Last weekend I did something mah mama and papa told me not to do… I went to some protests (and they were so awesome!) Currently Turkey is privatizing many of its national companies to pay money back to the IMF, and in the process many workers are being screwed over. I am by no means going to dog any government’s country that I reside in, but it was a very sad thing to see. One particular company (TEKEL)’s workers decided to protest this decision (because they would basically have no money or way to get another job as a result of this privatization) and have been camping out in downtown Ankara in the district of Kizilay for over 65 days. They created this shanty-like town and have been living and sleeping outside for so long. The Communist Party of Turkey decided to help these workers and have been staging protests and walks that thousands have been participating in. The particular protest that I went to almost felt like a festival with music, dancing, and flags being flown. Famous musicians and party leaders reached out to the crowd with such enthusiasm and passion. I have never seen so many people with similar ideas and beliefs come out together and support a group of people they may have never even met before. These people are exercising whatever rights they have to try and make a change, a difference for themselves. At this point the workers have nothing to loose. Chants and fist pumps filled the crowd and workers with the energy that was needed to stay motivated throughout the cold night. I’m pretty sure Holly and I were probably the only Americans in the crowd (I was wearing a hat for sure). This was pretty Fucking cool---
So yeah, I’m 21 now. My birthday was yesterday. I feel pretty much the same, maybe a little older. Unfortunately I didn’t get to do a crazy bar crawl like I would have in the States, but I think it’s almost better that way haha. I did have a great day though. On Friday night I had a party thrown in my honor where all my friends and people I chill with came. It was very fun and entertaining. On Saturday I just relaxed in the morning, and went and walked around downtown in the afternoon. At night I went to this really nice and yummy restaurant called Tapas. I thought that it was a Mexican or Spanish restaurant because of the name, but that was not the case haha. I ate a hamburger and drank sangria, then got some dank deserts ( sooo good,-- cake-like things). Went home watched a movie and chilled out. Very successful if you ask me.

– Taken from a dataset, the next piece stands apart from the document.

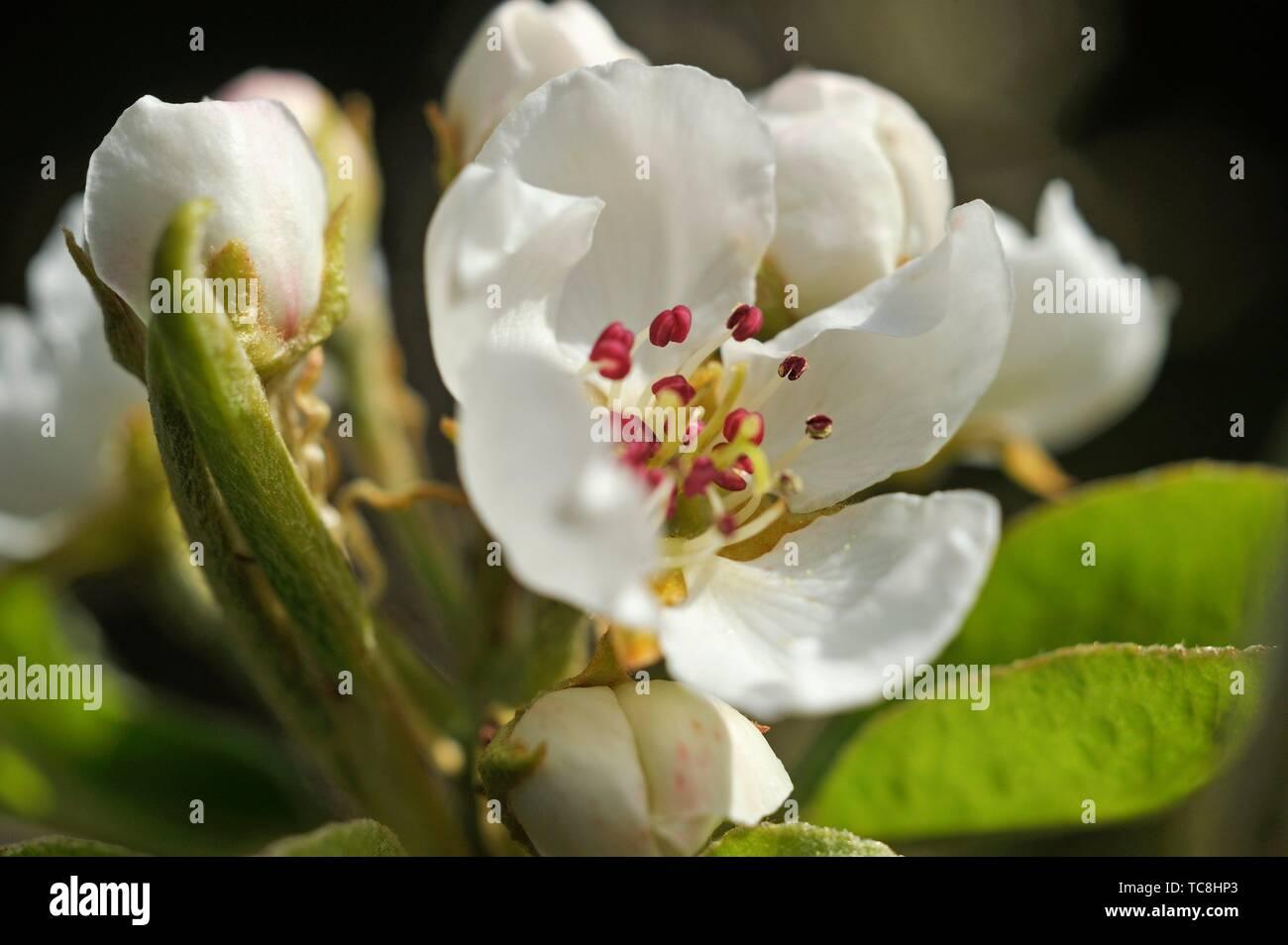 Pear tree in flower (Pyrus communis), Eure-et-Loir department, Centre-Val de Loire region, France, Europe. - Stock Image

Turkey is the tightest—I’m going to Istanbul next weekend for 4 days and let’s just say I’m ready to get out of Ankara for a while☺
Wednesday, February 17, 2010
A pro of traveling to an uncommon place for study abroad is that the people in my program are unique and come from around the world. We have kids coming from Ireland, Poland, Hong Kong, Sweden, France, Italy, Azerbaijan, California, and many more places. There is something to be said for surrounding yourself with people from around the world and talking about politics, religion, and well life in general.
Two weekends ago I traveled to the beautiful and extremely old region of Cappadocia in the Anatolia region with 75 of my closest exchange peeps. I really had no idea of what to expect from this trip and only had a vague idea of what Cappadocia even looked like. Boy was I blown away. To begin our trip I woke up at 4:00 in the morning and got onto a VERY cold bus, so cold I couldn’t feel my lower extremities until we got there (Cappadocia is about a 5 hour bus ride East of Ankara). Upon arriving in the morning at about 9:00 my exploring expedition began. Here's a little bit o history for ya--
Basically the fairy chimneys and structures that Cappadocia is famous for were created by volcanic eruptions over the past several thousand years. Early civilizations (Hittites) and eventually the Christians in the 14th Century, carved into these volcanic structures to create homes and Monasteries to practice Christianity in without persecution.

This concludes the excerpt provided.